David Murphy points out that sometimes Roma students entering the school system lack basic skills and that this is confused with a lack of scholastic aptitude:
"There are certainly cases when Roma students will enter the school system and they will not have the same background as a Czech student. Which means that in some cases, they do not hold the pen or pencil correctly, they have not been prepped for what is or is not acceptable behaviour in the school, how does the school work, what is expected of them."
"When they do not have this background information, it is easy for a teacher or psychologist to say, this student does not belong in this school because they do not have the basic skills that all the other students have. Rather than asking why doesn't he have these skills, it is easier to say, give him a test and we will put him in the special school system."
The principal and school psychologist at Graficka Elementary stressed that the academic difficulties that many of the Roma children in their school face could not be separated from socio-economic problems such as poor housing and unemployment that plague many of the families of their students. Moreover, many Roma parents are distrustful of Czech institutions in general. One Roma mother, whose six year old son is having serious academic difficulties, told me why she was so reluctant to have her son undergo a diagnostic test:
"I don't want it. I have bad experiences, I have been through it, I lived in an institution from the age of three to seventeen. What you say, they write it down, they diagnosis. If they want to know what is really wrong with a child, they should know the child from when they were small. To just come and do a diagnosis like that, I don't think that is right."
It is sometimes argued that education is not a priority for the Roma, I asked this boy's mother how she felt about her son's education:
"I think it nowadays it is incredibly important. He will be learning his entire life. If he is educated it will be better for him. He will be treated differently, he will read, write and talk differently, it really is different from someone who does not have an education. If he will be at school where he does not feel good then he will have trouble learning. Education is definitely important nowadays."
If the case of the eighteen Roma students is brought successfully to Strasbourg, the problems of the Czech school system will be investigated under the scrutiny of the European Union.

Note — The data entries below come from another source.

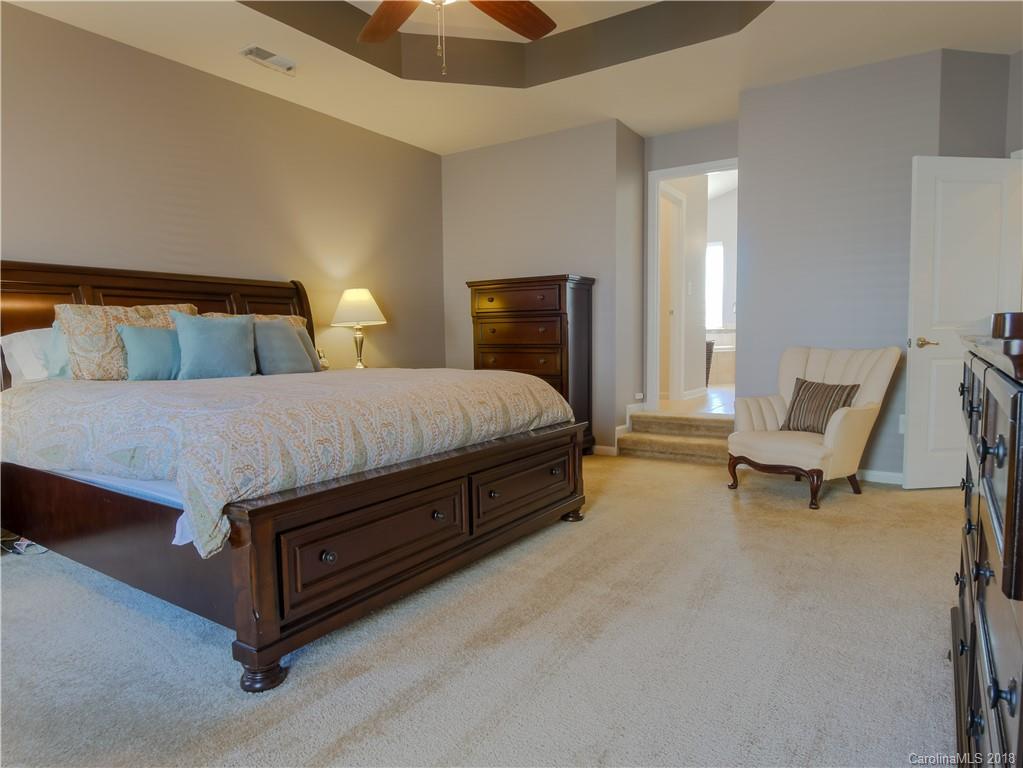 1621 Ridgehaven Road Waxhaw, NC 28173 - Photo 19 of 36 a bedroom with a bed chair and window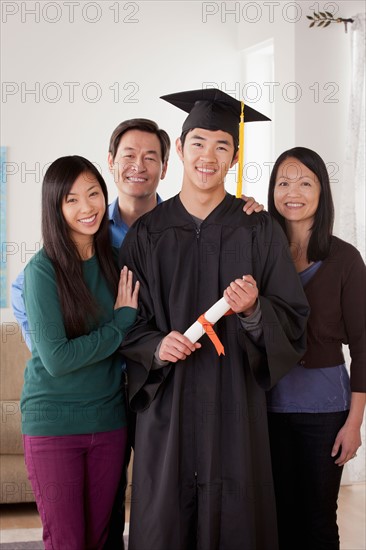 Portrait of young man in graduation gown with family. Photo : Rob Lewine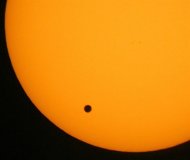 FILE - This June 8, 2004 file photo shows the transit of Venus, which occurs when the planet Venus passes between the Earth and the Sun, is pictured in Hong Kong. Venus will cross the face of the sun on Tuesday June 5, 2012, a sight that will be visible from parts of Earth. This is the last transit for more than 100 years. (AP Photo/Vincent Yu,File)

During the first hearing, the Czech state will argue that all procedures for channelling the eighteen children into remedial schools were properly adhered to. The representatives of the students will focus their arguments on the educational system itself and what they call "quiet segregation." Meanwhile, it's another school day at Graficka Elementary. Regardless of what happens in Strasbourg, building trust seems to be at the heart of the issue. David Murphy:
"What it really comes down to is a lack of trust on both sides of the fence. That the majority population doesn't trust the Roma student to work hard and make something of himself and that the Roma student doesn't trust the white school system to look out for his best interests."